Albemarle (Low risk with indirect exposure): Albemarle will receive steady returns, but the growth will be limited because of the company’s environment-related regulations. The company’s returns will be based on the growth of lithium, which is unstable.
LG Energy, Samsung SDI, Panasonic, CATL (Moderate risk with stable growth): Battery manufacturing companies can expect to receive stable returns as long as the global need for batteries increases. Investors can expect moderate risk, but there will be a risk for growth.
Key Considerations for Investors
Technology Viability:
Determine the probability of commercial scalability for the new tech batteries (like solid-state batteries) that will enable better the long term replacements for the current lithium batteries.
Financial Viability:
Evaluate the debt, cash, and profit position of the organization ensuring there will be sufficient funds to complete the r&d or manufacture the required materials.
Market Adoption:
Evaluate the partners, consumers of the technology, and how seamlessly the technology will be part of the evs or the energy storage of the technology.
Law of the Land:
Evaluate the laws of the land on the environmentally positive or negative impacts of the materials for the batteries and the devices to which the batteries are going to be integrated.
Risk Reversal :
Evaluate the position of the organization financially to be able to support the business and to not put it in a financially disadvantaged position.
Diversifying:
Spread your investment to the potential of the long term growth of all sectors of the battery to avoid being disadvantaged.
Technology Advance:
Evaluate the documentation provided by the organization on all technologies that will improve battery components and all that are involved in reducing or increasing the time.
All Around Fuel:
Evaluate the ability to energy to all storage in the renewable integration that will become necessary for the fuelling systems to determine the stock performance.
Conclusion
Advanced battery technologies is the future of the energy and transportation industry, and investing in “Forever Battery” Stocks in 2026 is bound to yield positive results. New solid-state technologies being developed by QuantumScape and Solid Power are considered high-growth potential.
EV pioneers like Tesla, BYD, and Toyota provide market adoption.

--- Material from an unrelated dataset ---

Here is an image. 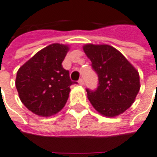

Battery supply chain and lithium raw material flow monopolies provide positive results to are in demand Albemarle.
Investors are encouraged to focus on potential, the technological time horizon, the financial position, and to diversify to optimally position themselves to an increase in demand for better-performing batteries.
FAQ
What is a “Forever Battery”?
A “Forever Battery” refers to next-generation batteries with longer lifespan, faster charging, higher energy density, and improved safety, including solid-state, lithium-metal, or advanced lithium-ion technologies.
Why invest in Forever Battery stocks?
Growing EV adoption, renewable energy storage, and technological breakthroughs create strong long-term demand, offering investors exposure to both innovation and market expansion.
Which companies lead in Forever Battery technology?
Key leaders include QuantumScape, Solid Power, Tesla, Toyota, BYD, LG Energy Solution, Samsung SDI, Panasonic, CATL, and Albemarle, covering manufacturers, EV makers, and lithium suppliers.
Are these investments risky?
Yes, risk varies: startups like QuantumScape are high-risk/high-reward, established EV makers moderate risk, and lithium suppliers like Albemarle offer lower-risk exposure. Diversification is crucial.
How can I choose the best stocks?
Evaluate technology viability, financial stability, market adoption, partnerships, and regulatory trends, balancing growth potential with risk tolerance for a diversified portfolio.